Но когда музыка замерла и пары остановились, Андреа положила тяжёлую седую голову на плечо Деми.
– Кажется, он извинился, – сказала Рена шёпотом.
– Кажется, извинения приняты, – пробормотал Микки.
– Расскажешь?
– Спроси у своего… друга, диа. Это история принадлежит не мне, моё сердце никогда не билось возле сердца Андреа.
– Как ты красиво говоришь.
– Выпьешь со мной вина, диа?
Рена покачала головой.
– Красивая арана брезгует пить с уличной пылью?
– Я не арана, Микки, и не брезгую, - рассердилась Рена. – Но меня привёл сюда Деми. С ним я и уйду.
– А если я скажу нет? – с вызовом спросил Микки.
Слова возражения так и замерли у Рены в горле. Она испугалась, сжалась и поискала глазами своего раба и напарника, Деми сан Котта. И увидела! Кто-то из местных девушек утащил его танцевать.
Микки танцевать не собирался. Он просто насмешливо смотрел сверху вниз, удерживая девушку в крепких руках. Вдруг он прихватил её пониже спины, прижал к себе так, что Рена почувствовала его. Ощутила, как её лобок прижался к твёрдому бугру в штанах и попыталась отшатнуться.
Но Микки не пустил. Этот великолепный нищий с царственной осанкой, который никому ничего не был должен, смотрел так, словно он выше любых аранов и вообще всех правителей мира.
– Молодые красивые араны ничем не отличаются от рабынь, – сказал он.
– Я не арана, – снова начала лепетать Рена, но парень её не слушал.
– Рабы не могут сказать «нет» господину, потому что у них нет права, а красивые араны не могут сказать «нет», потому что у них нет ни мнения, ни смелости. Они только думают «а что скажут другие»? Слушай, детка! Любая босячка счастливее тебя, потому что она спит с кем хочет, и если ей не нравится босяк – она скажет «отвали, детка!» и будет свободна. Какой-нибудь бандит кулаками заставит женщину сделать, что он хочет, хитрый сан вынудит женщину быть ему обязанной, а богатый аран просто купит или возьмёт даром.

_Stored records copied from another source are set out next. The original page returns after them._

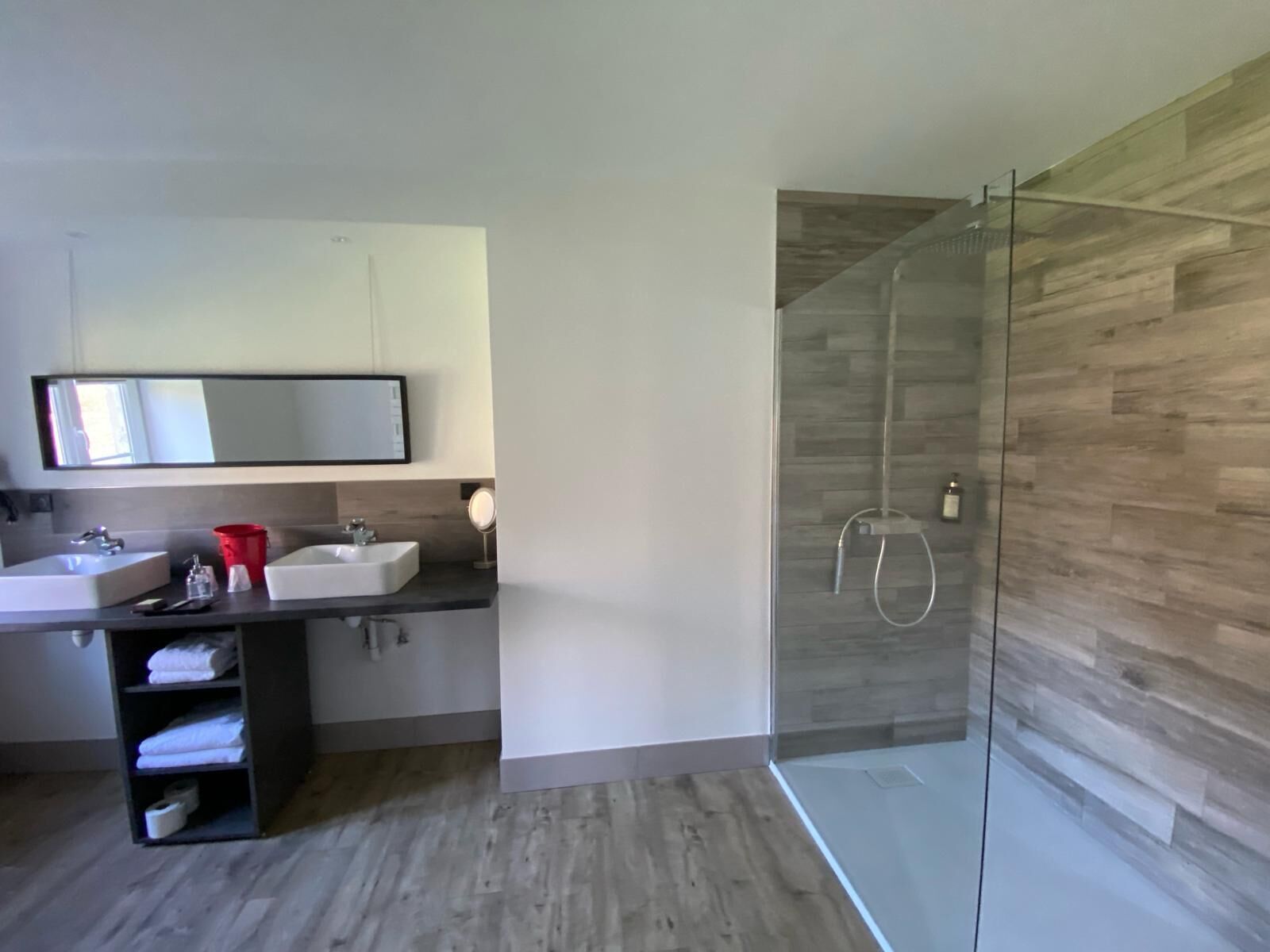 Un baño moderno con dos lavamanos, cabina de ducha de cristal y pared de madera.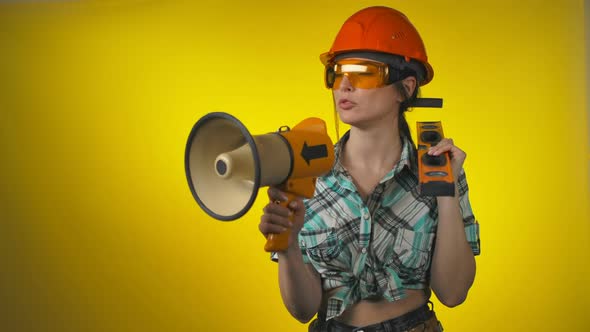 Female Builder in an Orange Safety Helmet is Shouting Through Megaphone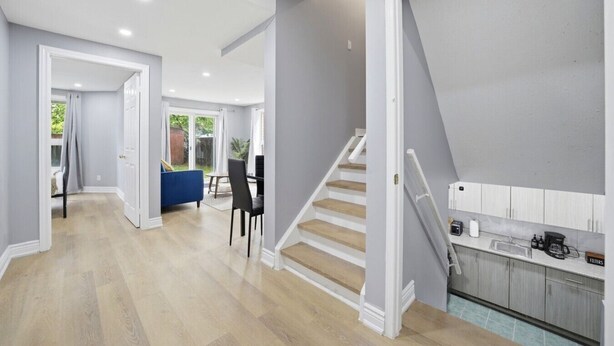 A modern interior with a staircase, a dining area, and a kitchen. - Private 1BR Apt | WiFi | Parking | Nr all Amenities (Mississauga)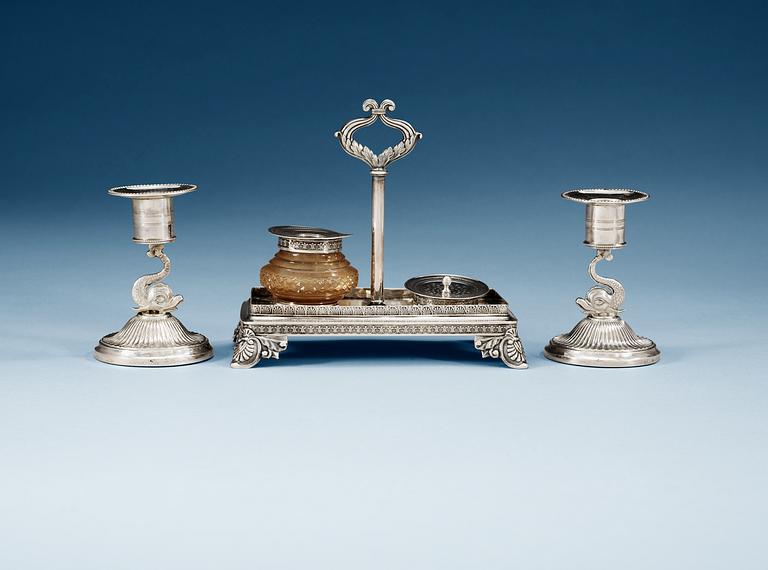 A SWEDISH SILVER WRIGHTING-STAND AND A PAIR OF CANDLESTICKS, Makers mark of Gustaf Möllenborg, Stockholm 1830 and Adolf Zethelius, Stockholm 1812. Provenance: Fredrika Bremer.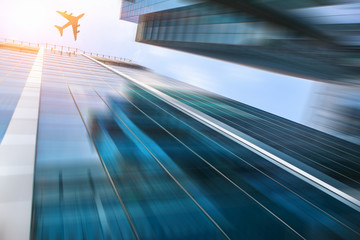 Bottom view of airliner over skyscrapers . Mixed media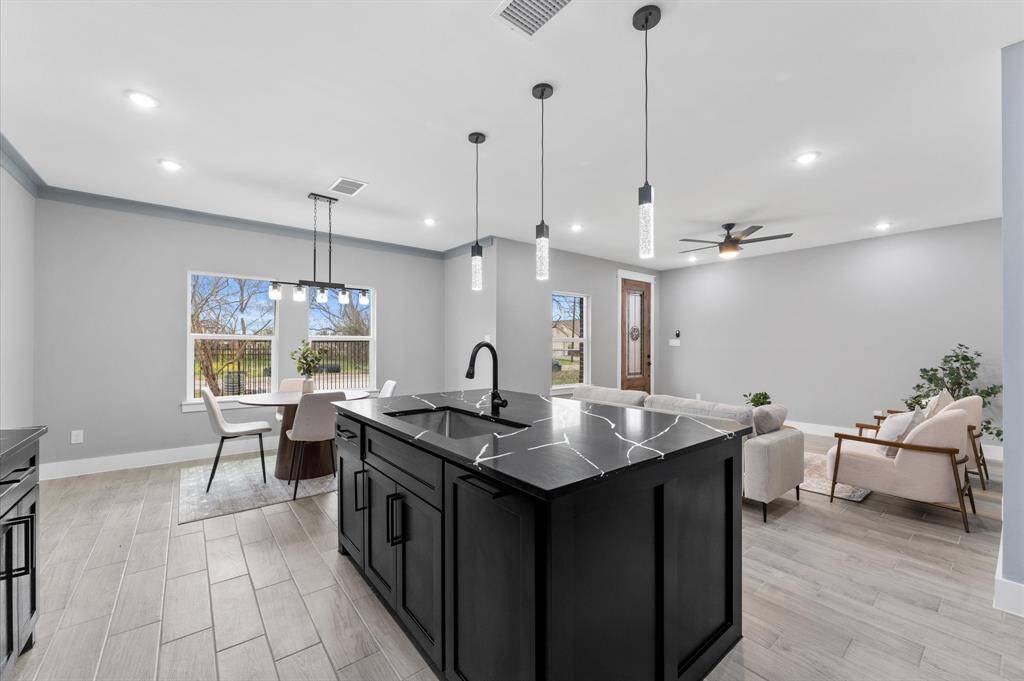 The living room is designed for comfort and style, enhanced by LED lighting throughout, creating a bright and inviting atmosphere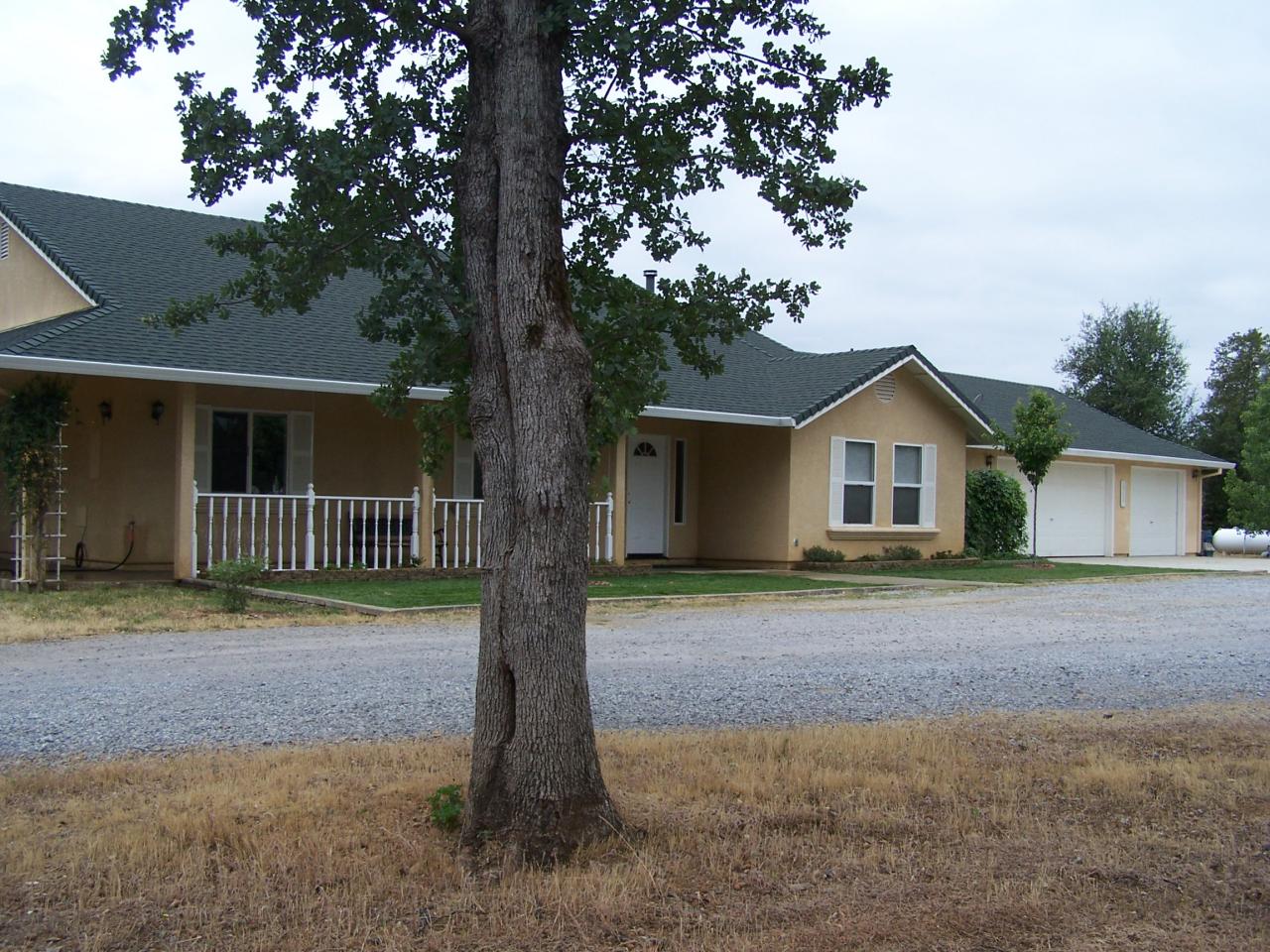 12800 Intermountain Road Redding, CA 96003 - Photo 1 of 39 a front view of a house with a yard and garage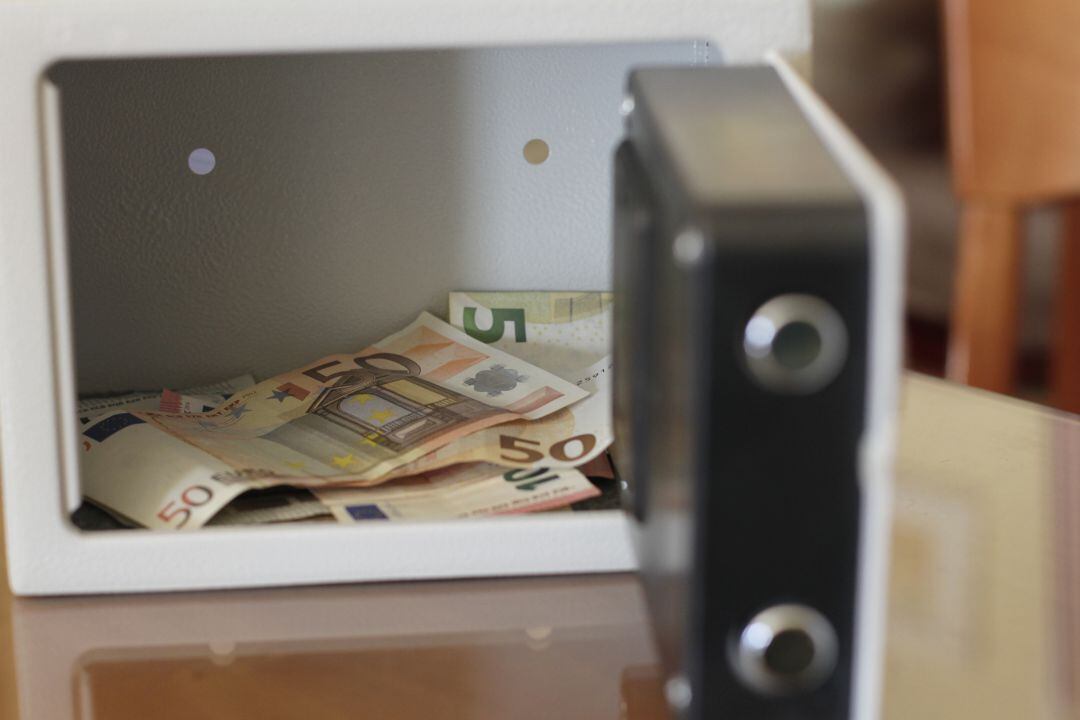 Caja fuerte abierta con dinero en su interior.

Ты мне скажи: что будет, если я захочу тебя прямо здесь и сейчас?
Сквозь ткань плаща и платья Рена чувствовала напряжение в паху Микки и понимала, что здесь и сейчас, а главное – с ним, ей уж точно не захочется любви, так почему бы не крикнуть изо всех сил «отвали, детка» или как там кричат босячки? У Рены заложило уши, заслезились глаза, а щёки и шея стали горячими. От страха или от ярости – она не поняла.